"""

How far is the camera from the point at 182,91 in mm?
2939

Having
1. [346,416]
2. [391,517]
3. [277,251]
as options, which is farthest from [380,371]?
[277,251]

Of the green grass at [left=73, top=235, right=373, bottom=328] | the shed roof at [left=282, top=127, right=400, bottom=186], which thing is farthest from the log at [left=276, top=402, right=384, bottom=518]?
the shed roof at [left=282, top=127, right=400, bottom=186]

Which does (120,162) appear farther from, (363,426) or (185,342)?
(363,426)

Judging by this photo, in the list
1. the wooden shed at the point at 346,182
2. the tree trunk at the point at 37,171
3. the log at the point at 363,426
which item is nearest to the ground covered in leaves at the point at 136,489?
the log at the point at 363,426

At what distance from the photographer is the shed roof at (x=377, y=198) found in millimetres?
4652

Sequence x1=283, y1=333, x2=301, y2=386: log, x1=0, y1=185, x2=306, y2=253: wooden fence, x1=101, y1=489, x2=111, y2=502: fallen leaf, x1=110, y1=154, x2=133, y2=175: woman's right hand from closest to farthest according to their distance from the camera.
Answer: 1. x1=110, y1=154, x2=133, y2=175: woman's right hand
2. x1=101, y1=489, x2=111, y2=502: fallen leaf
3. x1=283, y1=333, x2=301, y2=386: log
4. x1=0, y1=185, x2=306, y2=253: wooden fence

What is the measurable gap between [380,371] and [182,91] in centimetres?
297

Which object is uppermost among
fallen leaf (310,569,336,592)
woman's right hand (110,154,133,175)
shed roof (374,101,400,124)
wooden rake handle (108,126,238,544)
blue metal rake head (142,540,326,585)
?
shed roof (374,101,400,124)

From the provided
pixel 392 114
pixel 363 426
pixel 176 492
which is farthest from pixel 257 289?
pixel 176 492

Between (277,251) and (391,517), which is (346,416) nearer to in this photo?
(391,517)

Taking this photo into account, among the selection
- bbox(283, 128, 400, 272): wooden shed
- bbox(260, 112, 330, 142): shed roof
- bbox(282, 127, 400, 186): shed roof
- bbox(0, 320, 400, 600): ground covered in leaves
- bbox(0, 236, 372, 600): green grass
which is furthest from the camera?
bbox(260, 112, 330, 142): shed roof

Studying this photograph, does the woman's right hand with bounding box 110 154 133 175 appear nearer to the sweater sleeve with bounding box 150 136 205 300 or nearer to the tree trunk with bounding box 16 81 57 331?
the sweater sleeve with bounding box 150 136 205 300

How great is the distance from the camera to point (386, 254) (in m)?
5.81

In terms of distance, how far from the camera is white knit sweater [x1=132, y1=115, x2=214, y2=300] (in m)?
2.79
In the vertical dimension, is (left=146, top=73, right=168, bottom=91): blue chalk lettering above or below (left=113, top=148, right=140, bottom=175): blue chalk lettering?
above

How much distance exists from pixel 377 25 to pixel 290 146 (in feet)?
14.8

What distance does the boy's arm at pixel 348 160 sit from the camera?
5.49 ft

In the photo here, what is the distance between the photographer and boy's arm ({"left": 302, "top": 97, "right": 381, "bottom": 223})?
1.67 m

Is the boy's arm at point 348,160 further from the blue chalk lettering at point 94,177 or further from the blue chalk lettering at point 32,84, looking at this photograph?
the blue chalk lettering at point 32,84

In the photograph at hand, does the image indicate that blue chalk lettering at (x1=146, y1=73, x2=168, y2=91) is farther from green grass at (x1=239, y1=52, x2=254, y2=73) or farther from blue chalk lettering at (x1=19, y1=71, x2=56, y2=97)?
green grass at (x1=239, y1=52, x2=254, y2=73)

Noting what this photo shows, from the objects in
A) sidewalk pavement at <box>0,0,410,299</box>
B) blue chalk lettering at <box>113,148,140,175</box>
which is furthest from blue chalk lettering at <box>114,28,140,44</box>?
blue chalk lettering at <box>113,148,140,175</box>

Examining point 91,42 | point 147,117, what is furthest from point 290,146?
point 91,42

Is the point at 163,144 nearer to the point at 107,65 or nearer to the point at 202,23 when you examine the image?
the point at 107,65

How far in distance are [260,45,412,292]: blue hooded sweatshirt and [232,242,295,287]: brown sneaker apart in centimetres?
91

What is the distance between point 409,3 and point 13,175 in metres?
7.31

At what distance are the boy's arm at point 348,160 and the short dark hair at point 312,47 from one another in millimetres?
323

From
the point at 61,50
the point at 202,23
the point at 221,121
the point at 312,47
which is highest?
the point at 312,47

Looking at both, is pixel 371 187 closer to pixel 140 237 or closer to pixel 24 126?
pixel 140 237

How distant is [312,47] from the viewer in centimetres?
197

"""

**Aim of the exercise:** Copy the records from the line with "Examining point 91,42" through the end of the records, swapping "centimetres" for "centimeters" and leaving all else unchanged.

**Answer to the exercise:**
Examining point 91,42 | point 147,117, what is furthest from point 290,146?
point 91,42

Is the point at 163,144 nearer to the point at 107,65 or nearer to the point at 202,23 when you examine the image?
the point at 107,65

How far in distance are [260,45,412,292]: blue hooded sweatshirt and [232,242,295,287]: brown sneaker apart in centimeters?
91

What is the distance between point 409,3 and point 13,175 in metres?
7.31

At what distance are the boy's arm at point 348,160 and the short dark hair at point 312,47 from one another in millimetres?
323

From
the point at 61,50
the point at 202,23
the point at 221,121
the point at 312,47
which is highest?
the point at 312,47

Looking at both, is pixel 371 187 closer to pixel 140 237 or closer to pixel 24 126?
pixel 140 237

How distant is [312,47] from the viewer in centimeters?
197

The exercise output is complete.